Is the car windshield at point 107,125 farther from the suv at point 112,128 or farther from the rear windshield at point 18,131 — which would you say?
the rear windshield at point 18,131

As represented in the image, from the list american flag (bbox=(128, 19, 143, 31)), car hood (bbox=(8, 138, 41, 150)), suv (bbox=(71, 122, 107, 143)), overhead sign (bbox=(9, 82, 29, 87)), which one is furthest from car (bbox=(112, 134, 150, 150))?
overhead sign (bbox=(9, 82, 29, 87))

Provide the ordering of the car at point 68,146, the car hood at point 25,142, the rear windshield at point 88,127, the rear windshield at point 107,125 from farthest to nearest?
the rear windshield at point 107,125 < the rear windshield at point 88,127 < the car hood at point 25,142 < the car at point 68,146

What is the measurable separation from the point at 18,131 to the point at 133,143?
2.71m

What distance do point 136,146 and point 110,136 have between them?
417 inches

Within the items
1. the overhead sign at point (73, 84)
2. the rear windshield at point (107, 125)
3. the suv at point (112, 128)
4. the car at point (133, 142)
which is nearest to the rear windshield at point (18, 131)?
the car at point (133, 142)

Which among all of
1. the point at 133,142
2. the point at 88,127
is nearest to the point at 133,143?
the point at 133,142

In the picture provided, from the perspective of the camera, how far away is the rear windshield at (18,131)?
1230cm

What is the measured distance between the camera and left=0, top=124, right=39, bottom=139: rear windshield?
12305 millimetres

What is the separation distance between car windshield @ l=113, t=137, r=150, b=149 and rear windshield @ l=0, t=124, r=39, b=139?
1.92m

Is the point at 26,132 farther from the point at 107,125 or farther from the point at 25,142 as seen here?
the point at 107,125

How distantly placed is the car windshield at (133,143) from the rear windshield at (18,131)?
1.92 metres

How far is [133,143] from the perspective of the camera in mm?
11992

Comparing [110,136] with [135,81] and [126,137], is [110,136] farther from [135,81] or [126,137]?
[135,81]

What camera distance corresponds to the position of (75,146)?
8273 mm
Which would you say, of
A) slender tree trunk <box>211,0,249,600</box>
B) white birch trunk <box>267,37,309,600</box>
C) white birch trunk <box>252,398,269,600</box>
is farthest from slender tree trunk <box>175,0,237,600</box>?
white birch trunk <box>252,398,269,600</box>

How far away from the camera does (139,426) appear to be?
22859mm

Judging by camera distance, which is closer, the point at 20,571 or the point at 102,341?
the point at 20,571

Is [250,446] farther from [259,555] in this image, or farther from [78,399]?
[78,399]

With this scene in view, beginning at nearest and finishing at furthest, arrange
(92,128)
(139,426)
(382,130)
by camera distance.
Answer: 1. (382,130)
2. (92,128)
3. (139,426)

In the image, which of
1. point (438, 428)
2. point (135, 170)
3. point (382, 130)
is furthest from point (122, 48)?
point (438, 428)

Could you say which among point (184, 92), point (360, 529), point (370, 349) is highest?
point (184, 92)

**Stated problem**
Write the lines out verbatim, from the one with "Which among all of" through the last line of the entries, and stop there.

**Reply**
Which among all of
1. the point at 133,142
2. the point at 88,127
is nearest to the point at 133,143?
the point at 133,142

In the picture provided, from the perspective of the camera, how far away is the rear windshield at (18,131)?
1230cm

What is the measured distance between the camera and left=0, top=124, right=39, bottom=139: rear windshield?
12305 millimetres

What is the separation distance between car windshield @ l=113, t=137, r=150, b=149 and rear windshield @ l=0, t=124, r=39, b=139?
1.92m

Is the point at 26,132 farther from the point at 107,125 or farther from the point at 25,142 as seen here?
the point at 107,125

How distantly placed is the car windshield at (133,143) from the rear windshield at (18,131)?
1.92 metres

How far is [133,143] from the perspective of the camera in mm?
11992

Comparing [110,136] with [135,81] and [126,137], is [110,136] farther from [135,81] or [126,137]?
[135,81]

What camera distance corresponds to the position of (75,146)?
8273 mm
Which would you say, of
A) slender tree trunk <box>211,0,249,600</box>
B) white birch trunk <box>267,37,309,600</box>
C) white birch trunk <box>252,398,269,600</box>
is farthest from slender tree trunk <box>175,0,237,600</box>?
white birch trunk <box>252,398,269,600</box>

How far away from the camera does (139,426) appear to be?
22859mm

Judging by camera distance, which is closer, the point at 20,571 or the point at 102,341?
the point at 20,571

Is [250,446] farther from [259,555] in this image, or farther from [78,399]?
[78,399]

With this scene in view, beginning at nearest and finishing at furthest, arrange
(92,128)
(139,426)
(382,130)
by camera distance.
Answer: 1. (382,130)
2. (92,128)
3. (139,426)

In the image, which of
1. point (438, 428)
2. point (135, 170)
3. point (382, 130)
is furthest from point (122, 48)?
point (438, 428)

Could you say which among point (184, 92), point (360, 529), point (370, 349) is highest?
point (184, 92)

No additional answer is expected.